(Bloomberg) – HDFC Bank Ltd. shares fell after the Indian lender said its former Managing Director Aditya Puri sold almost all of its holdings before its retirement in October.
Puri sold 7.4 million shares, more than 95% of its stake in the country’s most valuable bank, for Rs 8.43 billion ($ 113 million) on the market from July 21 to 23, according to an exchange document.
HDFC Bank shares fell as much as 3.4% on Monday morning in Mumbai. The stock has lost 15% this year, outperforming the Bankex benchmark, which is down 31%.
After 26 years at the helm, Puri will retire in October when he turns 70, the age limit set by the Reserve Bank of India for heads of private banks. The lender awaits RBI approval for one of the three shortlisted candidates to succeed him.

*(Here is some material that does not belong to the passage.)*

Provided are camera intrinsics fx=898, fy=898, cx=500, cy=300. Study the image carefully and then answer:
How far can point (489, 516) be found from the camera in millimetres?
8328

Puri had nearly 7.8 million shares in the lender before the sale, or 0.14% of the outstanding shares, according to the filing. Now it has around 0.01%. The shares were assigned to Puri at different times and prices and the amount he made was less than Rs 8.4 billion after accounting for tax and acquisition costs, a bank spokesman said in a statement Sunday.
HDFC Bank has been able to protect itself during a protracted shadow banking crisis that started two years ago. It has also maintained its strong growth momentum in recent months, even as the financial sector faced massive stress from the impact of the coronavirus pandemic.
More recently, however, the lender has come under scrutiny from the central bank over allegations of improper lending in its vehicle loan business.